So I’m working with time series data using a GRU and already explained a little bit about what I intend to do in this post.
But the short explaination is:
I have data on users, which is basically a dataframe for each user, with each row representing a users activity in that minute. And i want to predict an event might occur at some point.
Now i have around 1k samples for timelines that show the event. And around 5k samples of timelines where it doesn’t.
Now i would like to adjust for the imbalance in the dataset.
Usually i would do that by for example telling the CrossEntropyLoss weights for my classes.
But here i have a problem.
I get an output, that contains a prediction for every time step in my data.
So if my data looks like this:
With Target_0, Target_1Target_0 Target_1 being the labels.
My output will look like this (hopefully):
0.1 0.9
0.1 0.9
0.3 0.7
0.3 0.7
0.7 0.3
Now the time series are in differnt lengths and i have different amounts of them, in terms of: contains the event i’m looking for, or doesn’t.
What would be the best method of balancing my classes here?
Because i can’t just use CrossEntropyLoss as it for some reason does not support my dimensions.
Your example output seems to be a binary classification output, so you could use nn.BCELoss after applying sigmoid on your output.

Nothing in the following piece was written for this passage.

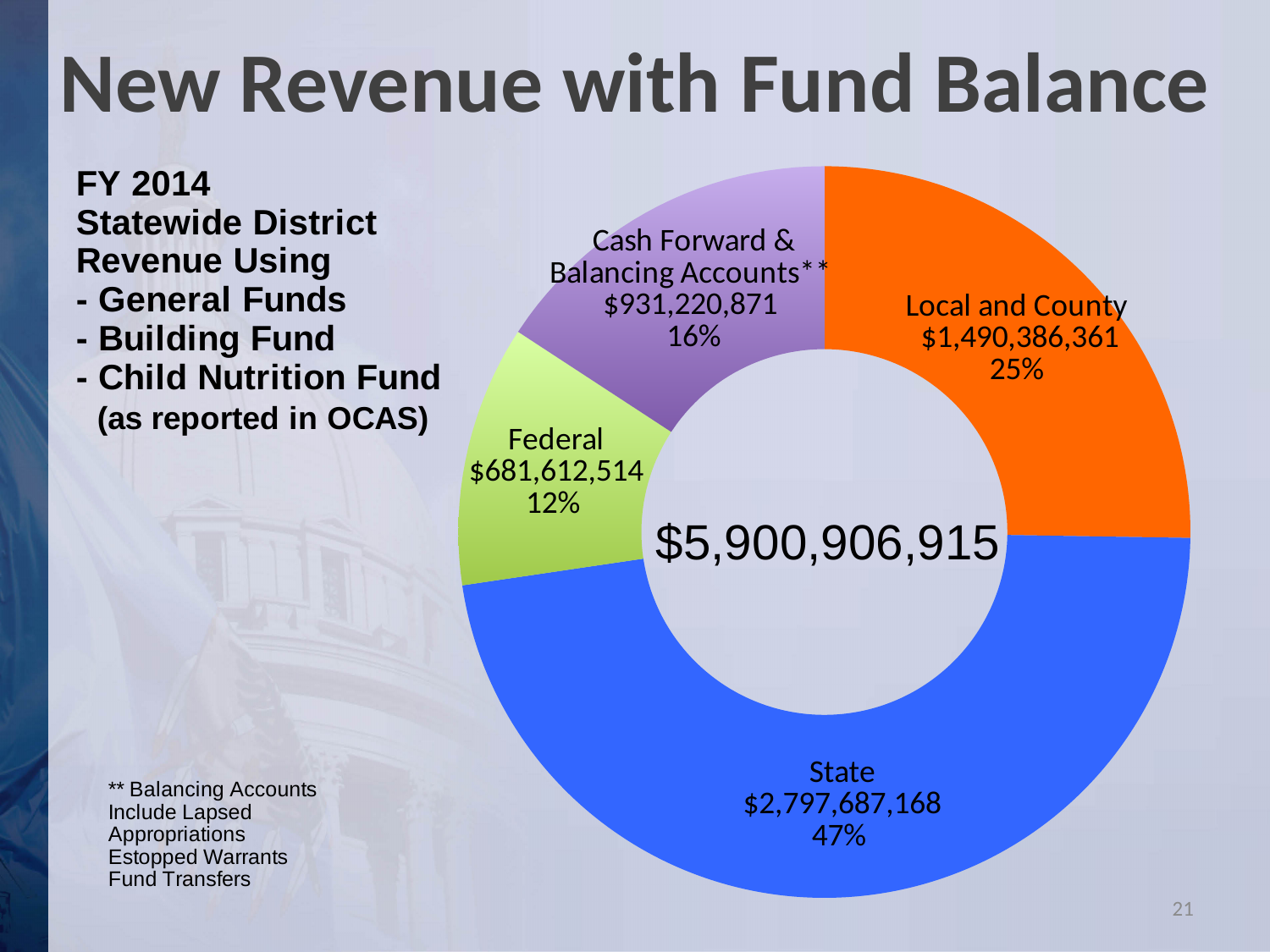
Which revenue source has the smallest share? Federal What is the difference in dollars between State and Local and County revenue? $1,307,300,807 What total amount is shown in the center of the chart? $5,900,906,915 What percentage share does Local and County have? 25% Which revenue source has the largest share? State What is the revenue amount for Federal? $681,612,514 What percentage share does Cash Forward & Balancing Accounts have? 16% How many percentage points larger is the State share than the Local and County share? 22% How many revenue categories are shown in the chart? 4 What is the revenue amount for State? $2,797,687,168 Which is larger, Federal revenue or Cash Forward & Balancing Accounts revenue? Cash Forward & Balancing Accounts What type of chart is shown on the slide? doughnut chart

However, to get more numerical stability I would recommend to let the model return raw logits and use nn.BCEWithLogits instead. This will also give you the ability to set the pos_weight to counter the effect of the imbalanced dataset.
batch_size = 8
layer_size = 64
learning_rate = 5e-4
class_weights = torch.tensor([0.7, 0.3], dtype=torch.float64)
loss_fn = nn.BCEWithLogitsLoss(reduction='none', pos_weight=class_weights)
class MY_FIRST_GRU(nn.Module):
def __init__(self):
super(MY_FIRST_GRU, self).__init__()
self.gru = nn.GRU(input_size=32,
hidden_size=20,
num_layers=4,
batch_first=True) # Note that "batch_first" is set to "True"
self.l_out = nn.Linear(in_features=20*1,
out_features=2)
def forward(self, batch):
x, x_length, _ = batch
x_pack = pack_padded_sequence(x, x_length, batch_first=True).float()
packed_x, hidden = self.gru(x_pack)
output_padded ,input_sizes = pad_packed_sequence(packed_x, batch_first=True)
output = self.l_out(output_padded)
return output
def train(train_loader):
dl_model.train()
total_loss = 0
correct = 0
for data_list in train_loader:
# datalist:
# 0 = data
# 1 = data shape
# 2 = label
optimizer.zero_grad()
output = dl_model(data_list) # shape = [8, 4, 2]
y = data_list[2]
lossmask = create_seq_mask(data_list[1], device)
loss = (loss_fn(output, y.float()) * lossmask).sum() / lossmask.sum()
loss.backward()
total_loss += loss.item()
with torch.no_grad():
pred = output[0]
correct += pred.eq(y.long()).sum().item()
optimizer.step()
return total_loss / len(train_loader), correct / len(train_loader.dataset)
def test(loader):
dl_model.eval()
actuals = []
probabilities = []
correct = 0
for data_list in test_loader:
with torch.no_grad():
output = dl_model(data_list)
y = data_list[2]
pred = output[0]
actuals.extend(y.cpu().detach().numpy())
correct += pred.eq(y.long()).sum().item()
return correct / len(loader.dataset), actuals
And as far as i can tell, the loss looks like it’s minimising in a way that seams reasonable.
But i should still adjust my accuracy calculations.
But from your perspective, does this look ok (except for the acc calculation)?
The code looks generally alright.
However, the pos_weight should be given as a scalar tensor e.g. as nb_negative_samples/nb_positive_samples as seen in the docs.